[Entries from a spatial reasoning dataset]

+ + + + +

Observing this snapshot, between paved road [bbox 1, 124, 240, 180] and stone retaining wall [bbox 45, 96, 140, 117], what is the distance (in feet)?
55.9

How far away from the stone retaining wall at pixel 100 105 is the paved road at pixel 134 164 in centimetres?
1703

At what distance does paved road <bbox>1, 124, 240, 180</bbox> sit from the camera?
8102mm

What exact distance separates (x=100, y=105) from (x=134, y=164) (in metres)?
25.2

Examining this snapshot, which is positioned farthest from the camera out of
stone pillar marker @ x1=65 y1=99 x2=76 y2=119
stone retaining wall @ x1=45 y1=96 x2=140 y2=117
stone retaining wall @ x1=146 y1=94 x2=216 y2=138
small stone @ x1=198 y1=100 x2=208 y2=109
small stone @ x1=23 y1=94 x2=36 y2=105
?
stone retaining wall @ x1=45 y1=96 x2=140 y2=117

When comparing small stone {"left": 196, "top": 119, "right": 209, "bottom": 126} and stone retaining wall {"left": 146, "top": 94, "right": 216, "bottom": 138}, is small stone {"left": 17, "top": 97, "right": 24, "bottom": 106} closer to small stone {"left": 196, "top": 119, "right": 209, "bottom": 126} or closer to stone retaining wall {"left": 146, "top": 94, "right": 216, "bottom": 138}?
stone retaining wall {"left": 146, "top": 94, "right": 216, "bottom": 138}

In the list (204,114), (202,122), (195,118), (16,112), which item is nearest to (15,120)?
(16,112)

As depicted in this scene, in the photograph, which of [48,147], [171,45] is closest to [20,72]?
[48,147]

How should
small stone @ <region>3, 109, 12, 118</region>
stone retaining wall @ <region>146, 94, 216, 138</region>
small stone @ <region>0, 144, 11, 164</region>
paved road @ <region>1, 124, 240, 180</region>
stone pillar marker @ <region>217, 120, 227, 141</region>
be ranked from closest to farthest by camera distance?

+ + + + +

- EXERCISE BRIEF: Update the entries above by changing every "paved road" to "asphalt road", and leave everything else as it is.

- RESPONSE TO THIS TASK:
Observing this snapshot, between asphalt road [bbox 1, 124, 240, 180] and stone retaining wall [bbox 45, 96, 140, 117], what is the distance (in feet)?
55.9

How far away from the stone retaining wall at pixel 100 105 is the asphalt road at pixel 134 164 in centimetres?
1703

At what distance does asphalt road <bbox>1, 124, 240, 180</bbox> sit from the camera?
8102mm

What exact distance separates (x=100, y=105) from (x=134, y=164) (in metres)?
25.2

Examining this snapshot, which is positioned farthest from the camera out of
stone pillar marker @ x1=65 y1=99 x2=76 y2=119
stone retaining wall @ x1=45 y1=96 x2=140 y2=117
stone retaining wall @ x1=146 y1=94 x2=216 y2=138
small stone @ x1=198 y1=100 x2=208 y2=109
small stone @ x1=23 y1=94 x2=36 y2=105
?
stone retaining wall @ x1=45 y1=96 x2=140 y2=117

When comparing small stone {"left": 196, "top": 119, "right": 209, "bottom": 126} and stone retaining wall {"left": 146, "top": 94, "right": 216, "bottom": 138}, is small stone {"left": 17, "top": 97, "right": 24, "bottom": 106} closer to small stone {"left": 196, "top": 119, "right": 209, "bottom": 126} or closer to stone retaining wall {"left": 146, "top": 94, "right": 216, "bottom": 138}?
stone retaining wall {"left": 146, "top": 94, "right": 216, "bottom": 138}

In the list (204,114), (202,122), (195,118), (16,112), which item is nearest to (15,120)?
(16,112)

As depicted in this scene, in the photograph, which of [48,147], [171,45] is closest to [20,72]?
[48,147]

How should
small stone @ <region>3, 109, 12, 118</region>
stone retaining wall @ <region>146, 94, 216, 138</region>
small stone @ <region>0, 144, 11, 164</region>
asphalt road @ <region>1, 124, 240, 180</region>
stone pillar marker @ <region>217, 120, 227, 141</region>
be ranked from closest to farthest by camera distance?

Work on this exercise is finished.